Answer these questions using the text about RunCat below.
(a) What does the cat's running speed represent?
(b) Which additional indicators can be placed next to the running cat?
(c) Why did Apple disable the blinking time-separator and the pulsating button ring?
(SELECTED EXTRACT)
RunCat is a cute cat-themed desktop pet for MacOS that lives in your top bar. The cat plays a constant running animation where the cat’s running speed represents how hard your Mac’s processor is working. It can be a useful heads-up if a background app or a web browser tab is consuming lots of system resources. However, the cat can itself be a problem for your battery life.

You can optionally add additional indicators next to the running cat for disk and network activity, and memory pressure. If you add more indicators, it becomes more information-overloading than cute, though.

The core concept with the running cat is a cute idea that makes me smile when I look up at it. But do you recall back in the day when the clock in the top bar used to blink the time-separator every second? or when the selected button used to have a pulsating ring around it? Apple disabled those features to reduce the Mac’s power consumption.

You’ve probably already seen where I’m going with this. The innocent little fluffer that’s running in your top bar is a continuous animation that causes battery drainage. Actually, the animation itself is fairly innocent. Modern Macs have better graphic stacks that don’t require repainting large sections of the screen to blink a time-separator. The application behavior still causes unwanted battery drainage.
(End SELECTED EXTRACT)
(ENTRIES PROVIDED)
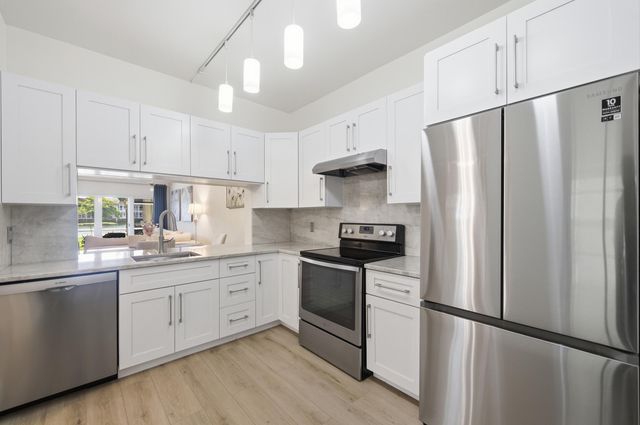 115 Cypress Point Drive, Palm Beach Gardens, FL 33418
(End ENTRIES PROVIDED)
(ENTRIES PROVIDED)
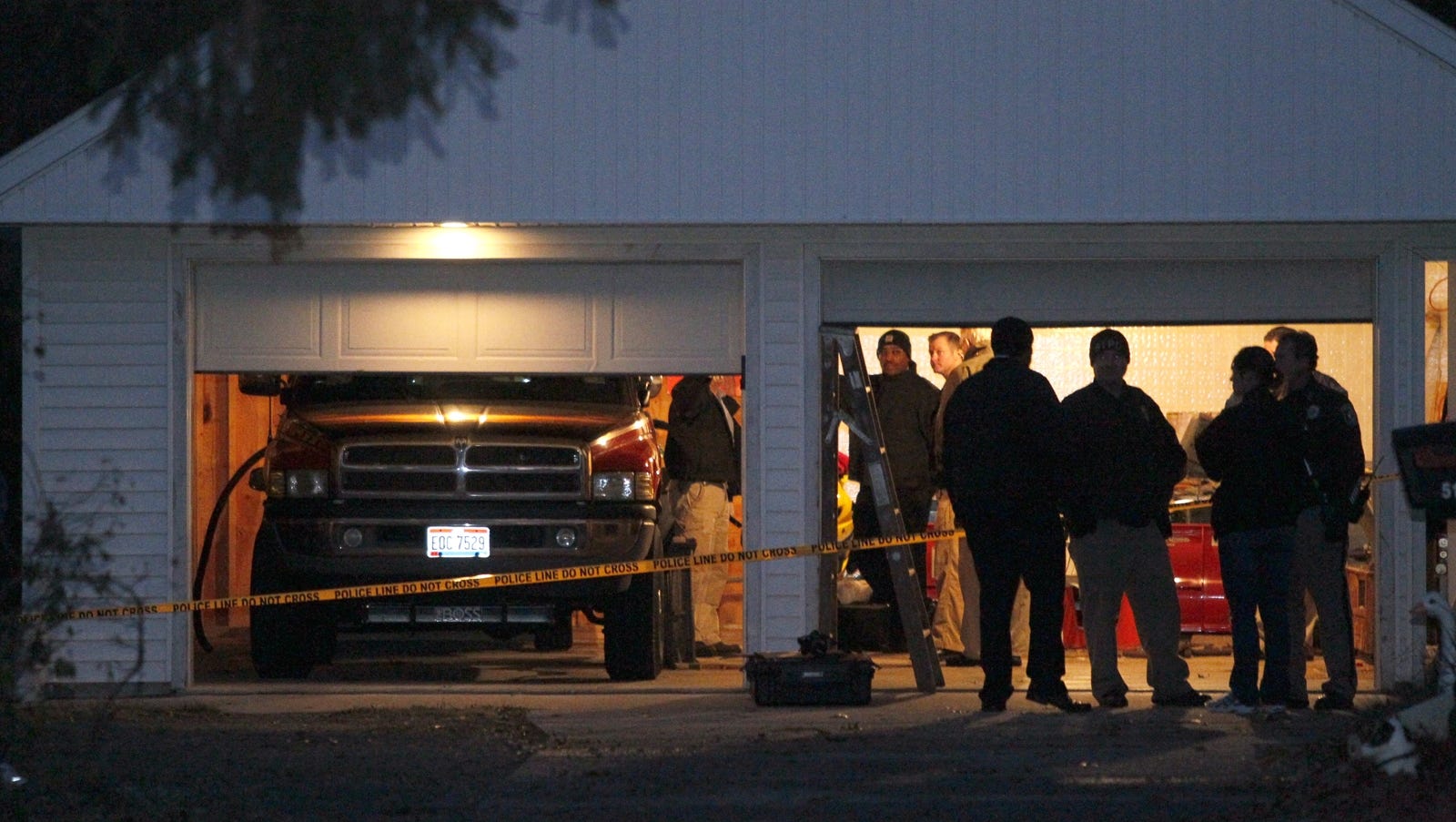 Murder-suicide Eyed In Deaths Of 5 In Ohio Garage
(End ENTRIES PROVIDED)
(ENTRIES PROVIDED)
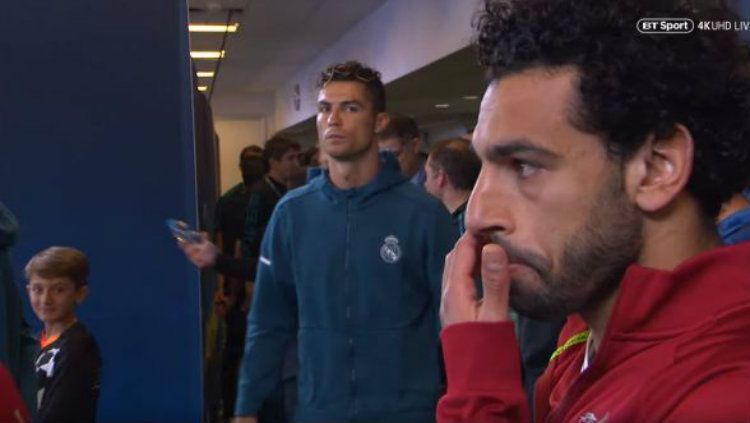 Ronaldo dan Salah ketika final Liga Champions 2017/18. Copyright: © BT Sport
(End ENTRIES PROVIDED)
OUTPUT FOR THIS TASK ::
(a) How hard the Mac's processor is working.
(b) Indicators for disk and network activity, and memory pressure.
(c) To reduce the Mac's power consumption.